Segment Open

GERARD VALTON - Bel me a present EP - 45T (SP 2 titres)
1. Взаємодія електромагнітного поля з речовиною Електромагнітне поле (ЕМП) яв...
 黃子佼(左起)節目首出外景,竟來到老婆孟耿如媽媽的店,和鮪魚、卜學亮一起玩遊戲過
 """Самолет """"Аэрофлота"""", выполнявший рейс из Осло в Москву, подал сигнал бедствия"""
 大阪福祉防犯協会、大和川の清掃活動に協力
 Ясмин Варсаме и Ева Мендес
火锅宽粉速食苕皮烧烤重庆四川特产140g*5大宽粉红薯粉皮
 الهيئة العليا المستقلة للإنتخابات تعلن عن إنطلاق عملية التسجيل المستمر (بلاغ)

Segment Closed

-- Task to carry out --
An exact copy of every record is what the answer must contain.

-- Exercise output --
GERARD VALTON - Bel me a present EP - 45T (SP 2 titres)
1. Взаємодія електромагнітного поля з речовиною Електромагнітне поле (ЕМП) яв...
 黃子佼(左起)節目首出外景,竟來到老婆孟耿如媽媽的店,和鮪魚、卜學亮一起玩遊戲過
 """Самолет """"Аэрофлота"""", выполнявший рейс из Осло в Москву, подал сигнал бедствия"""
 大阪福祉防犯協会、大和川の清掃活動に協力
 Ясмин Варсаме и Ева Мендес
火锅宽粉速食苕皮烧烤重庆四川特产140g*5大宽粉红薯粉皮
 الهيئة العليا المستقلة للإنتخابات تعلن عن إنطلاق عملية التسجيل المستمر (بلاغ)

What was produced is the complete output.